Ever since the turmoil of the cultural revolution, Chinese leaders have stressed the need for social cohesion with slogans like “stability above everything else,” but Hu Jintao shortened the expression into a two character word: weiwen, or stability preservation.

“This is a political word for cadres at all levels, and it means that nothing can be done, that no reform can be attempted,” Li says.

Li was fired from his job as managing editor of the state-backed newspaper China Youth Daily in 2007 after he denounced the extent of censorship over his work. He calls ‘stability preservation’ a “dead kind of social stability” similar to a stagnant pond.

Expected leader Xi Jinping has so far refrained from expressing independent policy views before his appointment as Communist Party chief. Li Datong says this is common for new leaders, and in fact repeating the most common slogans may be a key requirement for politicians with ambition to rise to the top.

“In China there are many old sayings that express one concept, that you are safe when you are like everyone else,” Li says. “If you are exceptional you cannot become a leader.”

However, in 2010 when Xi was already assumed to be Hu Jintao's successor, Chinese media reported on a comment he made during a meeting of the party congress. “The power is given by the people,” he said, “and it is used by the people.”

Xi was elaborating on an earlier slogan by Hu Jintao that called on party cadres to consider the people's interests when exercising their power. The implications of Xi's addendum, that the party's legitimacy comes from citizens, has led to speculation that the next group of rulers may be more interested in pursuing reform.

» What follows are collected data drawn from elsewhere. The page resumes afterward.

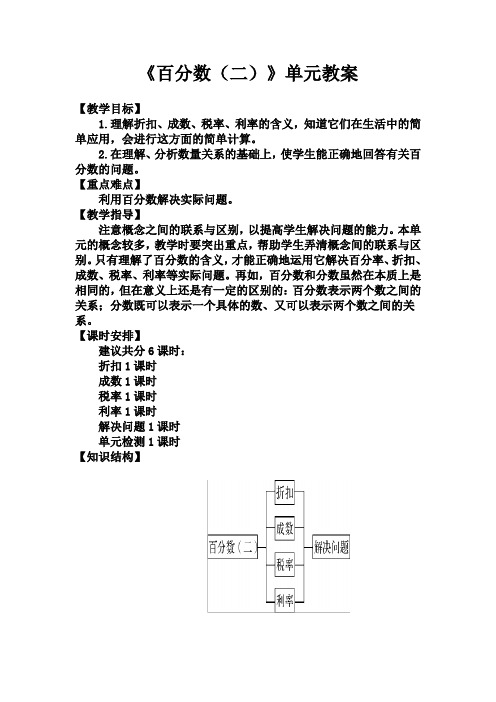 《百分数（二）》单元教案

【教学目标】

1.理解折扣、成数、税率、利率的含义，知道它们在生活中的简单应用，会进行这方面的简单计算。

2.在理解、分析数量关系的基础上，使学生能正确地回答有关百分数的问题。

【重点难点】

利用百分数解决实际问题。

【教学指导】

注意概念之间的联系与区别，以提高学生解决问题的能力。本单元的概念较多，教学时要突出重点，帮助学生弄清概念间的联系与区别。只有理解了百分数的含义，才能正确地运用它解决百分率、折扣、成数、税率、利率等实际问题。再如，百分数和分数虽然在本质上是相同的，但在意义上还是有一定的区别的：百分数表示两个数之间的关系；分数既可以表示一个具体的数、又可以表示两个数之间的关系。

【课时安排】

建议共分 6 课时：
折扣 1 课时
成数 1 课时
税率 1 课时
利率 1 课时
解决问题 1 课时
单元检测 1 课时

【知识结构】

百分数（二）
折扣
成数
税率
利率
解决问题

Li Datong cautions against that reading however, saying that most times in China political words do not mean action.

“One of the characteristics of the Communist Party in China is that they speak beautiful words, even more beautiful than the president of the United States, but in reality they do not do anything,” he said.

Ultimately, Li says that China’s leaders will be judged by the more universal political standard of evaluating their legacy based on what they do, not what they say.